WHAT TO WORK ON:
Format the items as a two-column CSV with the headers "item_text" and "answer", one row per item, each value in a single quoted field with line breaks replaced by spaces. Start at the line containing "How far would" and stop after the last item.

Spatial reasoning data:
..............................
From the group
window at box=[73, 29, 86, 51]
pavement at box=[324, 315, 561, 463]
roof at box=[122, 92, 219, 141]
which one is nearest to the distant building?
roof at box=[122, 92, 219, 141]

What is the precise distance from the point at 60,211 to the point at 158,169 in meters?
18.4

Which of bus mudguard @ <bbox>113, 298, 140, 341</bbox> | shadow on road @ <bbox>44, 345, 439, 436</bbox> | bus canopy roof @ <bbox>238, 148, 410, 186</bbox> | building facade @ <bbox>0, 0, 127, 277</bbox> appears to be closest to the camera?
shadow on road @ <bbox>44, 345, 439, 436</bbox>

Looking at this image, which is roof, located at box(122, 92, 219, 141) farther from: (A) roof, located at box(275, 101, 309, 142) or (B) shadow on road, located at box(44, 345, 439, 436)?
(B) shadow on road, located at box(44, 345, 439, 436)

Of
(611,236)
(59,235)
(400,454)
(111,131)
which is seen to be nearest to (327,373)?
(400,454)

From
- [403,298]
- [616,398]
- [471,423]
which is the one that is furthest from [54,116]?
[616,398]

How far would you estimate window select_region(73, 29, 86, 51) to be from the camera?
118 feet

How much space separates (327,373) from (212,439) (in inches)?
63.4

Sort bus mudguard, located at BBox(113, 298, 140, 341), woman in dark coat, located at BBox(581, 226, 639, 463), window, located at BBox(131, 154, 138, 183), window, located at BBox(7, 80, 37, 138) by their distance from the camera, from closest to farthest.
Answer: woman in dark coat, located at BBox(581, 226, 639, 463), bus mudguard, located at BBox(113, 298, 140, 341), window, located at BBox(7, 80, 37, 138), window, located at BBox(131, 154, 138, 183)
..............................
TASK OUTPUT:
item_text,answer
"How far would you estimate window select_region(73, 29, 86, 51) to be from the camera?","118 feet"
"How much space separates (327,373) from (212,439) (in inches)?","63.4"
"Sort bus mudguard, located at BBox(113, 298, 140, 341), woman in dark coat, located at BBox(581, 226, 639, 463), window, located at BBox(131, 154, 138, 183), window, located at BBox(7, 80, 37, 138) by their distance from the camera, from closest to farthest. Answer:","woman in dark coat, located at BBox(581, 226, 639, 463), bus mudguard, located at BBox(113, 298, 140, 341), window, located at BBox(7, 80, 37, 138), window, located at BBox(131, 154, 138, 183)"